─── Given information ───

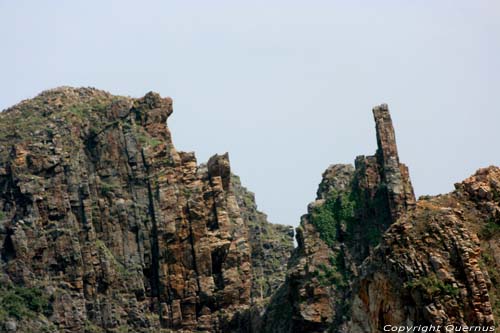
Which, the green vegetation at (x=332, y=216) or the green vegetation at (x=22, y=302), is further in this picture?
the green vegetation at (x=332, y=216)

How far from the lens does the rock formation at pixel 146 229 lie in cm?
12469

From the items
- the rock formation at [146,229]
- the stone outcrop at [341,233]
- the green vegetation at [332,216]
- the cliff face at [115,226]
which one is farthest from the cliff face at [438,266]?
the cliff face at [115,226]

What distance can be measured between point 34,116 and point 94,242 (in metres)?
15.8

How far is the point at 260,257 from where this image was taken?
151125mm

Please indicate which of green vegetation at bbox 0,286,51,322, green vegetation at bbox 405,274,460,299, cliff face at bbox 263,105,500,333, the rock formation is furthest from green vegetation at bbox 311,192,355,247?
green vegetation at bbox 405,274,460,299

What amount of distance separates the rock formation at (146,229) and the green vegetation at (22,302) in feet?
0.48

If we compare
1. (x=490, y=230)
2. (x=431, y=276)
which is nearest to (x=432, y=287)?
(x=431, y=276)

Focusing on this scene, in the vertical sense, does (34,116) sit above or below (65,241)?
above

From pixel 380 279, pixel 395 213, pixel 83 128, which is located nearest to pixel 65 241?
pixel 83 128

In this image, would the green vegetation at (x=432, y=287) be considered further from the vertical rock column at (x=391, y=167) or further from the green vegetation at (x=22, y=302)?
the green vegetation at (x=22, y=302)

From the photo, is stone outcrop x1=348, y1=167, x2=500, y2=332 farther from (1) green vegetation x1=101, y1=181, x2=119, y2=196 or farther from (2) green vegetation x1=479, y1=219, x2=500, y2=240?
(1) green vegetation x1=101, y1=181, x2=119, y2=196

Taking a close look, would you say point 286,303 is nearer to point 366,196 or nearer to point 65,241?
point 366,196

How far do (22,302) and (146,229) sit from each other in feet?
50.6

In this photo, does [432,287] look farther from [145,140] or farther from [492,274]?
[145,140]
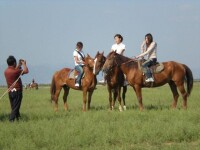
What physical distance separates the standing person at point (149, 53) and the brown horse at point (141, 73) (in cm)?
27

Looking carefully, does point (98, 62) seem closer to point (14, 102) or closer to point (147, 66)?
point (147, 66)

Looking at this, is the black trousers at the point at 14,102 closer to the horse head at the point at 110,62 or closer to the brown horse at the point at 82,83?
the brown horse at the point at 82,83

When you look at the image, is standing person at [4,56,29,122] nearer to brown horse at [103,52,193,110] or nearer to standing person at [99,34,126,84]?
brown horse at [103,52,193,110]

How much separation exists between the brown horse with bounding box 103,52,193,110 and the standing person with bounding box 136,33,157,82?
27 cm

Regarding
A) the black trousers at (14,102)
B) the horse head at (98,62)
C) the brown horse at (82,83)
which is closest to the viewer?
the black trousers at (14,102)

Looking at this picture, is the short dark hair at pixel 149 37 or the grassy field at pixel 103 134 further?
the short dark hair at pixel 149 37

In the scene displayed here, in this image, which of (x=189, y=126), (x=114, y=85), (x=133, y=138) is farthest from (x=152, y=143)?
(x=114, y=85)

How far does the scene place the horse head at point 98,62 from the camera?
624 inches

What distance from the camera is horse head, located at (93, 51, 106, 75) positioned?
52.0ft

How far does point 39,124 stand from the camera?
11.9 meters

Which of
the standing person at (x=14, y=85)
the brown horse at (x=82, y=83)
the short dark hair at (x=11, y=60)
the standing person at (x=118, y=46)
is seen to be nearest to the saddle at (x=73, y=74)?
the brown horse at (x=82, y=83)

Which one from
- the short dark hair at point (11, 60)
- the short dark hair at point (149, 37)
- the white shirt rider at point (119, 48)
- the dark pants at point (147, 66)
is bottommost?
the dark pants at point (147, 66)

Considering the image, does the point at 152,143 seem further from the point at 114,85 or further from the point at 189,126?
the point at 114,85

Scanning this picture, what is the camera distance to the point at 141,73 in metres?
16.0
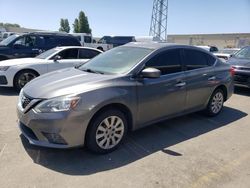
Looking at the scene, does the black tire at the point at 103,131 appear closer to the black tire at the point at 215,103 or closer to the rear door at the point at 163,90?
the rear door at the point at 163,90

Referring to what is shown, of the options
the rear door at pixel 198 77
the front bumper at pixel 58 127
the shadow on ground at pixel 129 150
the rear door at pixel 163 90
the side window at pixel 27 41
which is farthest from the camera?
the side window at pixel 27 41

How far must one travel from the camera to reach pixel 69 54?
27.9 ft

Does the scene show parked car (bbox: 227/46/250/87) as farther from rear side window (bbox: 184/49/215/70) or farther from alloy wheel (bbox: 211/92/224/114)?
rear side window (bbox: 184/49/215/70)

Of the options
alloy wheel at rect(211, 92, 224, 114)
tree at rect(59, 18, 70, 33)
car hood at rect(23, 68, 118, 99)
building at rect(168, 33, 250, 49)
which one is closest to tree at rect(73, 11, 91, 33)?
tree at rect(59, 18, 70, 33)

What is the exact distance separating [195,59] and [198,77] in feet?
1.28

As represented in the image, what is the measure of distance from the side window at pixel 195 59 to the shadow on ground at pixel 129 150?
1.18m

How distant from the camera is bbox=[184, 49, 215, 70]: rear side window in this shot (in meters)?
5.08

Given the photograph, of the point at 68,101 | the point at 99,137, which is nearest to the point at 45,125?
the point at 68,101

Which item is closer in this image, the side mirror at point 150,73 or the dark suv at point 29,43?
the side mirror at point 150,73

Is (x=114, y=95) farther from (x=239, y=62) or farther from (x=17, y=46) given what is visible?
(x=17, y=46)

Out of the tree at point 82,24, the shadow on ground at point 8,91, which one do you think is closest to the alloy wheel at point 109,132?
the shadow on ground at point 8,91

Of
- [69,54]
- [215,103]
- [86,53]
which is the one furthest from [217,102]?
[69,54]

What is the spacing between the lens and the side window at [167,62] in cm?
445

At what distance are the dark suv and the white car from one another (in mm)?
2190
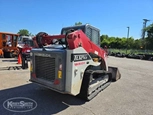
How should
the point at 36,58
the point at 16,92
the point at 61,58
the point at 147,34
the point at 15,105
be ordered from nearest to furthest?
the point at 61,58 < the point at 15,105 < the point at 36,58 < the point at 16,92 < the point at 147,34

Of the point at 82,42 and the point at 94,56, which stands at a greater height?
the point at 82,42

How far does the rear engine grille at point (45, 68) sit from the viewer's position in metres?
4.03

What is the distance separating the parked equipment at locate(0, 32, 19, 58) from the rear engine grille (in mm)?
13110

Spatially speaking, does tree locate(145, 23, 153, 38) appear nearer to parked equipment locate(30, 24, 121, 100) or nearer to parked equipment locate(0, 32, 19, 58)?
parked equipment locate(0, 32, 19, 58)

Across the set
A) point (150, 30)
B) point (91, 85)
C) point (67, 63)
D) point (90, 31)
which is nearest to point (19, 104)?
point (67, 63)

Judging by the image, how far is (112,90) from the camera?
566 cm

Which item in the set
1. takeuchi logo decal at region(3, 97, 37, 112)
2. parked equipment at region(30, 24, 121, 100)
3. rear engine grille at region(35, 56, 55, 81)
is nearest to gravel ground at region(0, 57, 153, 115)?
takeuchi logo decal at region(3, 97, 37, 112)

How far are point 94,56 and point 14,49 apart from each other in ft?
46.0

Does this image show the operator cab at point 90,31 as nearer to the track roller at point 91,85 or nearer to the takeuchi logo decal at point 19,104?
the track roller at point 91,85

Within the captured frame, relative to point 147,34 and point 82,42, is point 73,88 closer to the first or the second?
point 82,42

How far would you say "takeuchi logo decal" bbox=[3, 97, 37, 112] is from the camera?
374 cm

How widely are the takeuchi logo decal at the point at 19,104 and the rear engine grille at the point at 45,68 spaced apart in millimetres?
758

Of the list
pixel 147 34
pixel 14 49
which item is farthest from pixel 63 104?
pixel 147 34

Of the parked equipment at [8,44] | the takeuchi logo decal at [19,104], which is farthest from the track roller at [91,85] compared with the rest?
the parked equipment at [8,44]
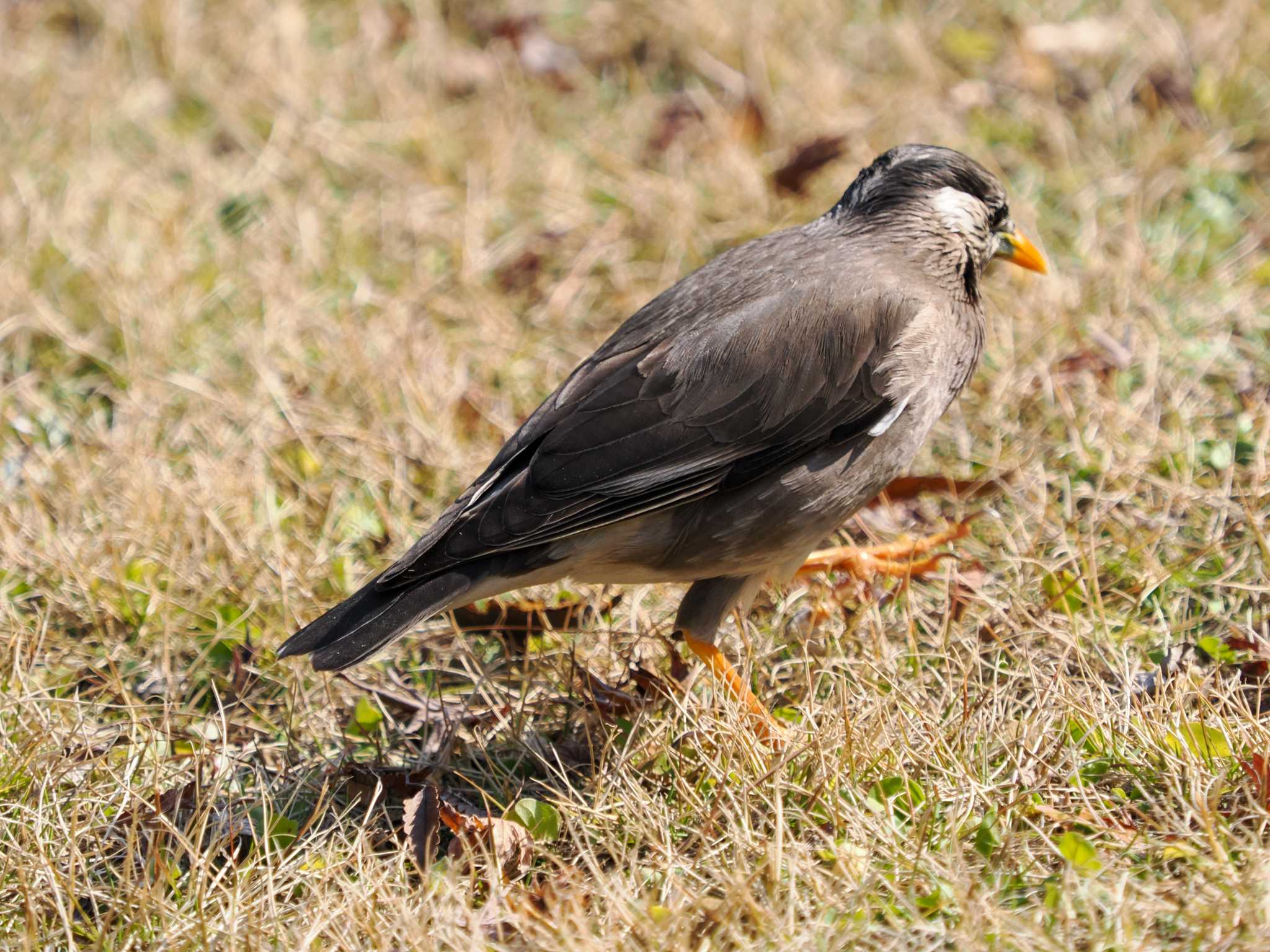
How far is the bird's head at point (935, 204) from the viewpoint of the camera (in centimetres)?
416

───

Task statement
Omit every picture, then reproduce the rest of the listing exactly.

Exercise response
Which, the green vegetation at (x=332, y=216) or the green vegetation at (x=22, y=302), is further in this picture?
the green vegetation at (x=332, y=216)

How far from the lens does the rock formation at pixel 146 229 lie in cm?
12469

From the items
- the rock formation at [146,229]
- the stone outcrop at [341,233]
- the green vegetation at [332,216]
- the cliff face at [115,226]
which one is farthest from the cliff face at [438,266]?
the cliff face at [115,226]

What distance can be measured between point 34,116 and point 94,242 (in metres)?
15.8

How far is the point at 260,257 from where this image was taken?
151125mm

Please indicate which of green vegetation at bbox 0,286,51,322, green vegetation at bbox 405,274,460,299, cliff face at bbox 263,105,500,333, the rock formation is furthest from green vegetation at bbox 311,192,355,247?
green vegetation at bbox 405,274,460,299

What amount of distance separates the rock formation at (146,229) and the green vegetation at (22,302) in feet?
0.48

If we compare
1. (x=490, y=230)
2. (x=431, y=276)
which is nearest to (x=432, y=287)?
(x=431, y=276)

Focusing on this scene, in the vertical sense, does (34,116) sit above or below (65,241)?
above

From pixel 380 279, pixel 395 213, pixel 83 128, which is located nearest to pixel 65 241?
pixel 83 128

In this image, would the green vegetation at (x=432, y=287) be considered further from the vertical rock column at (x=391, y=167) or further from the green vegetation at (x=22, y=302)?
the green vegetation at (x=22, y=302)

From the photo, is stone outcrop x1=348, y1=167, x2=500, y2=332 farther from (1) green vegetation x1=101, y1=181, x2=119, y2=196 or farther from (2) green vegetation x1=479, y1=219, x2=500, y2=240?
(1) green vegetation x1=101, y1=181, x2=119, y2=196

Taking a close look, would you say point 286,303 is nearer to point 366,196 or nearer to point 65,241?
point 366,196

How far do (22,302) and (146,229) sit from each other in feet?
50.6

In this photo, does [432,287] look farther from [145,140] or farther from [492,274]?
[145,140]
What physical distance separates the standing person at point (149, 53) and the brown horse at point (141, 73) (in cm)?
27

Looking carefully, does point (98, 62) seem closer to point (14, 102) or closer to point (147, 66)?
point (147, 66)

Looking at this, is the black trousers at the point at 14,102 closer to the horse head at the point at 110,62 or closer to the brown horse at the point at 82,83?
the brown horse at the point at 82,83

When you look at the image, is standing person at [4,56,29,122] nearer to brown horse at [103,52,193,110] or nearer to standing person at [99,34,126,84]?
brown horse at [103,52,193,110]

How much separation exists between the brown horse with bounding box 103,52,193,110 and the standing person with bounding box 136,33,157,82?
27 cm

Regarding
A) the black trousers at (14,102)
B) the horse head at (98,62)
C) the brown horse at (82,83)
which is closest to the viewer?
the black trousers at (14,102)

Looking at this picture, is the short dark hair at pixel 149 37 or the grassy field at pixel 103 134 further?
the short dark hair at pixel 149 37

In the scene displayed here, in this image, which of (x=189, y=126), (x=114, y=85), (x=133, y=138) is farthest from (x=152, y=143)?
(x=114, y=85)

How far does the scene place the horse head at point 98,62 from the camera?
624 inches

What distance from the camera is horse head, located at (93, 51, 106, 75) positioned?
52.0ft

How far does point 39,124 stand from the camera?
11.9 meters

Which of
the standing person at (x=14, y=85)
the brown horse at (x=82, y=83)
the short dark hair at (x=11, y=60)
the standing person at (x=118, y=46)
is seen to be nearest to the saddle at (x=73, y=74)?
the brown horse at (x=82, y=83)

Which one from
- the short dark hair at point (11, 60)
- the short dark hair at point (149, 37)
- the white shirt rider at point (119, 48)
- the dark pants at point (147, 66)
is bottommost?
the dark pants at point (147, 66)

Considering the image, does the point at 152,143 seem further from the point at 114,85 or further from the point at 189,126?
the point at 114,85

Scanning this picture, what is the camera distance to the point at 141,73 in metres?
16.0
Looking at the scene, does the black tire at the point at 103,131 appear closer to the black tire at the point at 215,103 or closer to the rear door at the point at 163,90?
the rear door at the point at 163,90

Referring to what is shown, of the options
the rear door at pixel 198 77
the front bumper at pixel 58 127
the shadow on ground at pixel 129 150
the rear door at pixel 163 90
the side window at pixel 27 41
which is farthest from the camera?
the side window at pixel 27 41

How far must one travel from the camera to reach pixel 69 54?
27.9 ft

Does the scene show parked car (bbox: 227/46/250/87) as farther from rear side window (bbox: 184/49/215/70) or farther from alloy wheel (bbox: 211/92/224/114)?
rear side window (bbox: 184/49/215/70)

Of the options
alloy wheel at rect(211, 92, 224, 114)
tree at rect(59, 18, 70, 33)
car hood at rect(23, 68, 118, 99)
building at rect(168, 33, 250, 49)
which one is closest to tree at rect(73, 11, 91, 33)?
tree at rect(59, 18, 70, 33)

What is the exact distance separating [195,59] and [198,77] in feet?
1.28

As represented in the image, what is the measure of distance from the side window at pixel 195 59 to the shadow on ground at pixel 129 150?
1.18m

How distant from the camera is bbox=[184, 49, 215, 70]: rear side window in this shot (in meters)?
5.08

Given the photograph, of the point at 68,101 | the point at 99,137, which is nearest to the point at 45,125?
the point at 68,101

Which item is closer in this image, the side mirror at point 150,73 or the dark suv at point 29,43?
the side mirror at point 150,73

Is (x=114, y=95) farther from (x=239, y=62) or farther from (x=17, y=46) given what is visible?
(x=17, y=46)

Out of the tree at point 82,24, the shadow on ground at point 8,91, which one do you think is closest to the alloy wheel at point 109,132?
the shadow on ground at point 8,91

Of
- [69,54]
- [215,103]
- [86,53]
which is the one furthest from [217,102]?
[69,54]

What is the spacing between the lens and the side window at [167,62] in cm?
445

At what distance are the dark suv and the white car from one another (in mm)?
2190
How should
the point at 36,58
the point at 16,92
the point at 61,58
the point at 147,34
the point at 15,105
be ordered from nearest to furthest?
the point at 61,58 < the point at 15,105 < the point at 36,58 < the point at 16,92 < the point at 147,34

Of the point at 82,42 and the point at 94,56, which stands at a greater height?
the point at 82,42

How far does the rear engine grille at point (45, 68) sit from the viewer's position in metres?
4.03

What is the distance separating the parked equipment at locate(0, 32, 19, 58) from the rear engine grille (in mm)?
13110

Spatially speaking, does tree locate(145, 23, 153, 38) appear nearer to parked equipment locate(30, 24, 121, 100) or nearer to parked equipment locate(0, 32, 19, 58)?
parked equipment locate(0, 32, 19, 58)

Across the set
A) point (150, 30)
B) point (91, 85)
C) point (67, 63)
D) point (90, 31)
which is nearest to point (19, 104)?
point (67, 63)

Judging by the image, how far is (112,90) from the camera?
566 cm

Which item in the set
1. takeuchi logo decal at region(3, 97, 37, 112)
2. parked equipment at region(30, 24, 121, 100)
3. rear engine grille at region(35, 56, 55, 81)
is nearest to gravel ground at region(0, 57, 153, 115)?
takeuchi logo decal at region(3, 97, 37, 112)

How far are point 94,56 and point 14,49 apart from each other in ft?
46.0

Does this image show the operator cab at point 90,31 as nearer to the track roller at point 91,85 or nearer to the takeuchi logo decal at point 19,104?
the track roller at point 91,85

Within the captured frame, relative to point 147,34 and point 82,42, is point 73,88 closer to the first or the second?
point 82,42

How far would you say "takeuchi logo decal" bbox=[3, 97, 37, 112] is from the camera?
374 cm

How widely are the takeuchi logo decal at the point at 19,104 and the rear engine grille at the point at 45,68 spaced apart in millimetres?
758

Of the list
pixel 147 34
pixel 14 49
which item is farthest from pixel 63 104?
pixel 147 34

Of the parked equipment at [8,44] | the takeuchi logo decal at [19,104], which is farthest from the track roller at [91,85] compared with the rest?
the parked equipment at [8,44]
How far is the bird's head at point (935, 204) from the viewpoint of the camera (in centimetres)?
416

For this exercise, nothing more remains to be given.